It is not permissible to tinker with the electricity meter, or to use tricks to avoid paying the bills, because that is cheating, deceiving and consuming people’s wealth unlawfully.
The Standing Committee was asked: Is it permissible to stop electricity or water meters in a kaafir state so as to weaken that state? Please note that the state takes unjust taxes from me which I pay unwillingly.
That is not permissible, because it is consuming people’s wealth unlawfully. End quote.
Fataawa al-Lajnah al-Daa’imah, 23/441
The Standing Committee was also asked: is it permissible to use tricks to avoid paying bills for electricity, water, television, gas and so on? Please note that most of these things are provided by publicly owned companies.
That is not permissible, because it is consuming people’s wealth unlawfully and is a failure to fulfil trusts. Allaah says (interpretation of the meaning):
“Verily, Allaah commands that you should render back the trusts to those, to whom they are due”
“O you who believe! Eat not up your property among yourselves unjustly except it be a trade amongst you, by mutual consent. And do not kill yourselves (nor kill one another). Surely, Allaah is Most Merciful to you”

• [INFORMATION PROVIDED]
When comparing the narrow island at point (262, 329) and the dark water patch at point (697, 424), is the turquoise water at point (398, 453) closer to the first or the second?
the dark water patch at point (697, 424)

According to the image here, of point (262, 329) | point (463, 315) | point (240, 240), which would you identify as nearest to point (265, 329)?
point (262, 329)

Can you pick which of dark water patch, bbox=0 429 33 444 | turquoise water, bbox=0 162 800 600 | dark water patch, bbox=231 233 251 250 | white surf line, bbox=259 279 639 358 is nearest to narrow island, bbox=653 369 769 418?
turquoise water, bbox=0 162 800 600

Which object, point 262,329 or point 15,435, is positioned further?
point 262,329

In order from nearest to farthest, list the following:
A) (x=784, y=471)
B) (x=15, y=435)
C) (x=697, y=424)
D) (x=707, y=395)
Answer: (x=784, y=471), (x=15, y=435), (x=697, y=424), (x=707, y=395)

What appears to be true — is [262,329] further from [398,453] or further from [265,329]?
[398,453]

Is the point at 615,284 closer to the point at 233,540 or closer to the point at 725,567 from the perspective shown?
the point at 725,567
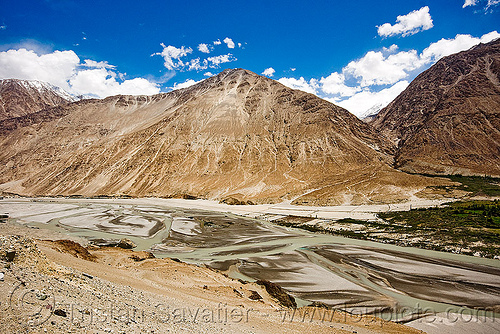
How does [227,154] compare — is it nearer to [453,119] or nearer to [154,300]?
[453,119]

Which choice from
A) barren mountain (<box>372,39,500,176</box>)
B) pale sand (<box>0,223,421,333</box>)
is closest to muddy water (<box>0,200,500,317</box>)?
pale sand (<box>0,223,421,333</box>)

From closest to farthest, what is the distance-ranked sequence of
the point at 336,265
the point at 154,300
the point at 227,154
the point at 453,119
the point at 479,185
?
the point at 154,300
the point at 336,265
the point at 479,185
the point at 453,119
the point at 227,154

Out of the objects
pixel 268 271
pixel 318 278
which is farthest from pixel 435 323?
pixel 268 271

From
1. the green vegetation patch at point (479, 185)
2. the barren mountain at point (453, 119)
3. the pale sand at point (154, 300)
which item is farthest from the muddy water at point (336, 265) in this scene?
the barren mountain at point (453, 119)

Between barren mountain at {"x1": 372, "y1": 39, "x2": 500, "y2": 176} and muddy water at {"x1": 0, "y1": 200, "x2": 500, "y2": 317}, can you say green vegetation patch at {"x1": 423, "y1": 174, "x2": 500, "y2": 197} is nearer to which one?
barren mountain at {"x1": 372, "y1": 39, "x2": 500, "y2": 176}

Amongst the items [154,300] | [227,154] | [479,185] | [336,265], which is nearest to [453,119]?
[479,185]
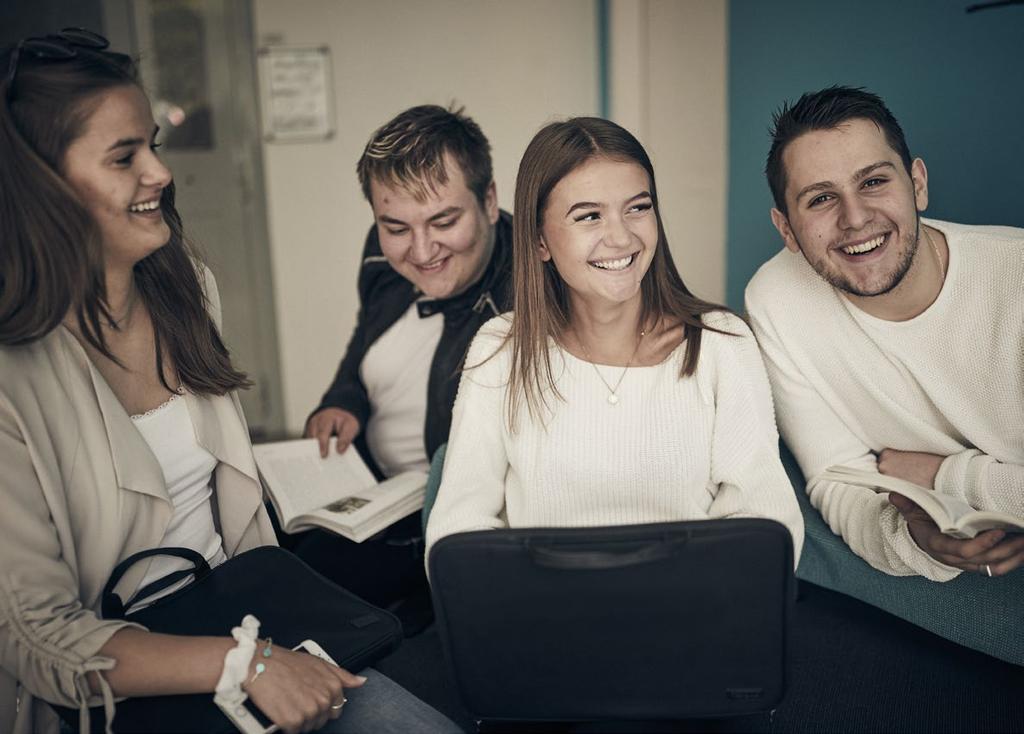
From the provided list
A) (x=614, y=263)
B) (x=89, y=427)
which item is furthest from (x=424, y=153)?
(x=89, y=427)

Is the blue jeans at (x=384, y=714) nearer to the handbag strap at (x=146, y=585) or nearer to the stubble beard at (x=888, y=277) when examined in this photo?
the handbag strap at (x=146, y=585)

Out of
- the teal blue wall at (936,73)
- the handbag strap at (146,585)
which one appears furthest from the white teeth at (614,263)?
the teal blue wall at (936,73)

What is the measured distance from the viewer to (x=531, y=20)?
11.6ft

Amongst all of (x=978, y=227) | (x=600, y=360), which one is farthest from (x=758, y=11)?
(x=600, y=360)

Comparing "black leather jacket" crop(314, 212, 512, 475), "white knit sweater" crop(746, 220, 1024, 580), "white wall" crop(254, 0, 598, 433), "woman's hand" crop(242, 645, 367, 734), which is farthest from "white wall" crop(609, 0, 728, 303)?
"woman's hand" crop(242, 645, 367, 734)

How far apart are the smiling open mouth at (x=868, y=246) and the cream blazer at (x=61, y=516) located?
4.51ft

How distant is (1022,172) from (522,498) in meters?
1.43

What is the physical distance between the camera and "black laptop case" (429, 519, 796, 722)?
1141 millimetres

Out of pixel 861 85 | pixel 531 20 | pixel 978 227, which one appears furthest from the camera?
pixel 531 20

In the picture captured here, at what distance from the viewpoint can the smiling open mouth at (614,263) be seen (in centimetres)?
153

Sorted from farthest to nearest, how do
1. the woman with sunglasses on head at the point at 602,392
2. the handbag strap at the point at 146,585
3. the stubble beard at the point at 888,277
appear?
the stubble beard at the point at 888,277, the woman with sunglasses on head at the point at 602,392, the handbag strap at the point at 146,585

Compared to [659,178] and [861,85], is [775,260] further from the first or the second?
[659,178]

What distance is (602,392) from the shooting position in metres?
1.54

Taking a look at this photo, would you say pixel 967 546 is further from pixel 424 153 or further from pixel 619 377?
pixel 424 153
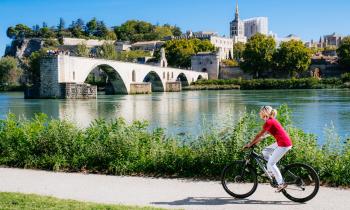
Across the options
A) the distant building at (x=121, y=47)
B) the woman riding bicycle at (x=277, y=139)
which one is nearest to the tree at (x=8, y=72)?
the distant building at (x=121, y=47)

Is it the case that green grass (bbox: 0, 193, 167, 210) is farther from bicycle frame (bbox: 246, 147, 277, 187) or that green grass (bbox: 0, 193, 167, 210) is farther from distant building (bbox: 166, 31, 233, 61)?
distant building (bbox: 166, 31, 233, 61)

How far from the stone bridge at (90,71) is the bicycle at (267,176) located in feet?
165

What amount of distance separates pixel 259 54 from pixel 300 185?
91.1 m

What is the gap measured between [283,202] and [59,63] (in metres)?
53.0

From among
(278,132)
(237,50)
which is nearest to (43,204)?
(278,132)

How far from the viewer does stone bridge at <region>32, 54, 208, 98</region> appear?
57.8 meters

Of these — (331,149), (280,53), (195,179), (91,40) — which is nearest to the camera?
(195,179)

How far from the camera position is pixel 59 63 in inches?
2292

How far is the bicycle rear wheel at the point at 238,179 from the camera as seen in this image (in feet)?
26.5

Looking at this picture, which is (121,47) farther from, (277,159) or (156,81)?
(277,159)

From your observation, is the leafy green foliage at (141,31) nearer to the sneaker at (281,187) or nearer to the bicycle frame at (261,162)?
the bicycle frame at (261,162)

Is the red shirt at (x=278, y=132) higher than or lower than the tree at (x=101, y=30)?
lower

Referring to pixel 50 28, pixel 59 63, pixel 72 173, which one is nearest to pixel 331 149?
pixel 72 173

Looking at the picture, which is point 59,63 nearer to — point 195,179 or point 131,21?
point 195,179
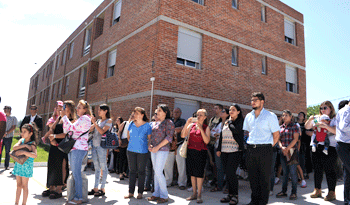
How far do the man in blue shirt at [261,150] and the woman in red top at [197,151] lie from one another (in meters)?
1.09

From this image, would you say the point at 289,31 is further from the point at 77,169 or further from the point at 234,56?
the point at 77,169

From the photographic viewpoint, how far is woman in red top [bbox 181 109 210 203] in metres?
5.09

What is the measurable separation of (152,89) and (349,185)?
6681 mm

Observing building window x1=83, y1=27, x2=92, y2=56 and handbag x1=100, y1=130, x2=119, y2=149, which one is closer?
handbag x1=100, y1=130, x2=119, y2=149

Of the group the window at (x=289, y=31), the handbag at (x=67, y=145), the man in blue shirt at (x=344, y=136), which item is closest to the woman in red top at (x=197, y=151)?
the handbag at (x=67, y=145)

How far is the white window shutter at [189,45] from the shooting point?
10047mm

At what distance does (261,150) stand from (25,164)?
436 centimetres

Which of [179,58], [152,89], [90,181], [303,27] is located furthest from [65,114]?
[303,27]

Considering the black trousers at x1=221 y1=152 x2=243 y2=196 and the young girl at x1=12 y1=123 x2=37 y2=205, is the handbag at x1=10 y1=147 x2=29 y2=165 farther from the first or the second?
the black trousers at x1=221 y1=152 x2=243 y2=196

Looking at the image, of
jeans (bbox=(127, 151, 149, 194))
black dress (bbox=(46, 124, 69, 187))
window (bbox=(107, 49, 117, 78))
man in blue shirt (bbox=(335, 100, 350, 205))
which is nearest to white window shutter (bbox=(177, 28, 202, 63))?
window (bbox=(107, 49, 117, 78))

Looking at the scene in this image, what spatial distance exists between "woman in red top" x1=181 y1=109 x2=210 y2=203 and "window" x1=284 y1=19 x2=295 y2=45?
12381 mm

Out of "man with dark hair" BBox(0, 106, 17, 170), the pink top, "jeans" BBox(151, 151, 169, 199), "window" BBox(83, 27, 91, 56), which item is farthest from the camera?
"window" BBox(83, 27, 91, 56)

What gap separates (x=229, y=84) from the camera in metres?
11.4

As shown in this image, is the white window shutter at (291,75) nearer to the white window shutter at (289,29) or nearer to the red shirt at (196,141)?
the white window shutter at (289,29)
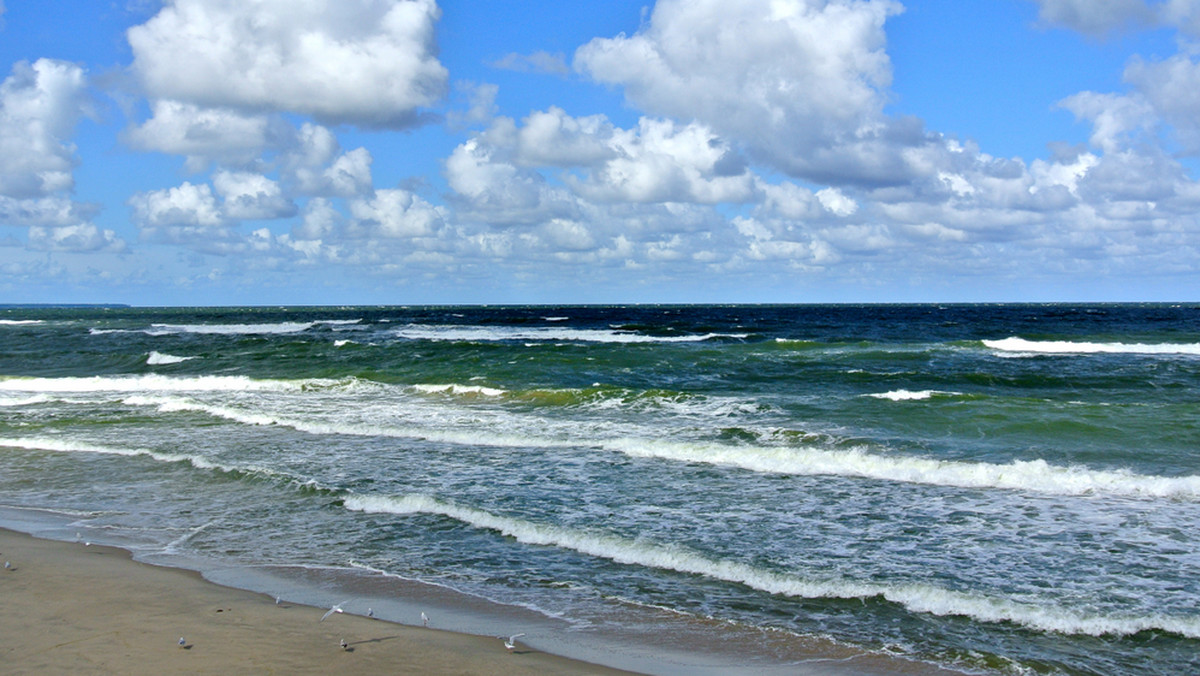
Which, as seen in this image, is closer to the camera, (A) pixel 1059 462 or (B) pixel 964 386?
(A) pixel 1059 462

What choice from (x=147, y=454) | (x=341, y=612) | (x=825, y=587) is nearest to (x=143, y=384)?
(x=147, y=454)

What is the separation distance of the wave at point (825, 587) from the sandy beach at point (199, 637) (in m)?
2.58

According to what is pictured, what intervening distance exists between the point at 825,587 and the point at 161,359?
3593cm

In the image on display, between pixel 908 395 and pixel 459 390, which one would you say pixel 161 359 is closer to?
pixel 459 390

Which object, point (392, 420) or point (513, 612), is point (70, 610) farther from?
point (392, 420)

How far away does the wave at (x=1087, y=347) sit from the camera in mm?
37094

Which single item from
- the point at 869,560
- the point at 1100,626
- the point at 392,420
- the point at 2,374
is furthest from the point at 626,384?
the point at 2,374

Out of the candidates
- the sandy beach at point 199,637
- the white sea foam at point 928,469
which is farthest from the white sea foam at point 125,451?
the white sea foam at point 928,469

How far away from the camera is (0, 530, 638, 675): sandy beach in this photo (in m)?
5.31

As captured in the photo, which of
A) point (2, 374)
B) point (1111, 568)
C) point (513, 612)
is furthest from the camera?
point (2, 374)

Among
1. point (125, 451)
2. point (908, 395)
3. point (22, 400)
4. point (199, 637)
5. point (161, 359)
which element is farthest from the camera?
point (161, 359)

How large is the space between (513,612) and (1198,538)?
794 cm

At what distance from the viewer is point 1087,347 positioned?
130ft

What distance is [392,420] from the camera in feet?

• [TASKS]
• 1. Rewrite the paragraph of the meter ruling that begins "The Standing Committee was also asked" in one shorter sentence.
• 2. Sum up the meter ruling in two sentences.
• 3. In the meter ruling, what source is given for the Committee's answer about stopping meters in a kaafir state?
The listing is separate material and is not part of the meter ruling.

• [SOLUTIONS FOR EACH TASK]
• 1. The Standing Committee was asked whether tricks may be used to avoid paying bills for electricity, water, television, gas and similar services, most of which come from publicly owned companies.

• 2. Tampering with the electricity meter or using tricks to avoid paying bills is not allowed, because it is cheating, deceiving and consuming people's wealth unlawfully. The Standing Committee gave the same answer when asked about stopping meters in a kaafir state that takes unjust taxes and about dodging bills from publicly owned companies, adding that it is also a failure to fulfil trusts.

• 3. Fataawa al-Lajnah al-Daa'imah, 23/441.